The opening of "Wreck-It," about a video game villain looking for redemption in an arcade, was virtually identical to the first weekend of 2010's Disney Animation Studios release "Tangled." ("Tangled" opened the day before Thanksgiving, however, and grossed $68.7 million over five days.)
With those two strong performers, there's evidence that Burbank, Calif.-based Disney Animation Studios is enjoying a comeback after years of toiling in the shadows of its corporate sibling Pixar Animation Studios, as well as competitors such as DreamWorks Animation and 20th Century Fox's Blue Sky Studios.
"This is a real sign that Disney Animation (Studios) is as competitive as any other house, including our own Pixar," said Hollis.
Audiences gave the picture an average grade of A, according to market research firm CinemaScore, indicating it should play very well in the weeks to come. That's necessary for the costly animated movie to turn into a hit for Disney.
"Wreck-It Ralph" matinees on Friday were particularly strong due to some schools being closed, Hollis noted.
Ticket sales were strong even at late-night shows, he added, a sign that adults with a fondness for classic game characters who appear in the movie, like "Street Fighter's" Zangief and Pac-Man ghost Clyde, turned out even if they don't have kids. But 68 percent of ticket sales were to families, according to exit polls.
"Flight," meanwhile, drew an overwhelmingly adult audience, with 89 percent of ticket buyers over 25. Drawn by positive reviews, Washington and director Robert Zemeckis' return to live-action drama after more than a decade in motion-capture animation, they gave it an average CinemaScore of A-minus.

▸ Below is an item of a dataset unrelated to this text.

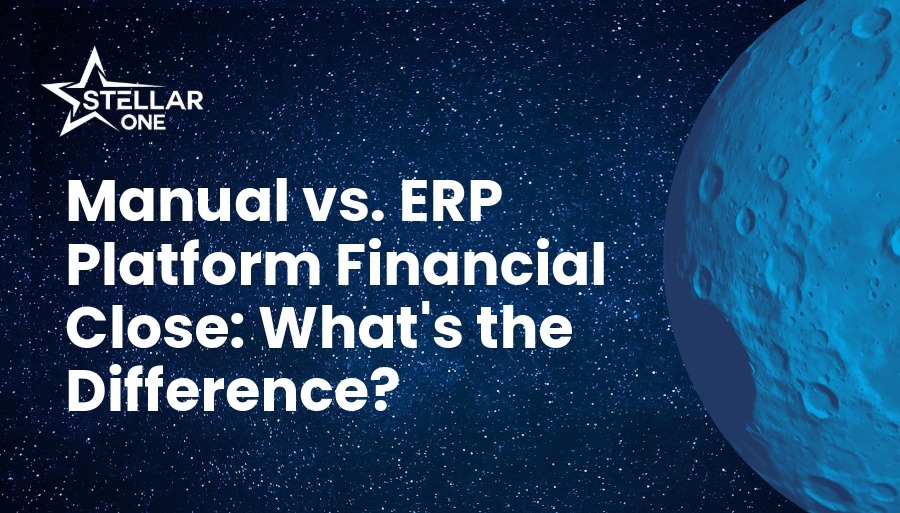 Manual vs. ERP Platform Financial Close: What's the Difference?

The opening was slightly better than that of the recent hit "Argo," another drama that appeals to adults.
Paramount opened "Flight" at only 1,884 theaters, compared with 3,752 for "Wreck-It Ralph," and hopes to expand that number in two weeks against the debut of the teen-targeted "The Twilight Saga: Breaking Dawn - Part 2."
"We were pretty tight in our release strategy, which gives us the ability to expand in the coming weeks, play strong into Thanksgiving and hopefully carry into December," said Megan Colligan, president of domestic marketing and distribution.
Paramount Pictures spent only $31 million to make "Flight," putting it on a clear route to profitability.
Moviegoers did not seem as pleased with "The Man With the Iron Fists," as the mostly male audience who turned out gave it a weak CinemaScore of just C-plus. Still, Universal spent only $15 million to make the movie, which carried a "Quentin Tarantino presents" tag, and executives at the studio declared themselves satisfied with the opening.
Among returning films, "Argo" enjoyed another impressive hold, with ticket sales down only 15 percent on the Ben Affleck-directed historical drama's fourth weekend to $10.3 million. Its total domestic gross is now $75.9 million, with a total of more than $100 million now very likely.
The Liam Neeson thriller "Taken 2" also experienced a very modest drop of only 22 percent. Its domestic box-office total after five weeks is a strong $125.7 million. 2009's original "Taken" ultimately collected $145 million in the U.S. and Canada, a mark the sequel is now virtually certain to surpass.
The low-budget comedy "Pitch Perfect," about college a cappella singers, fell only 23 percent on its sixth weekend and is now up to a healthy $55.6 million.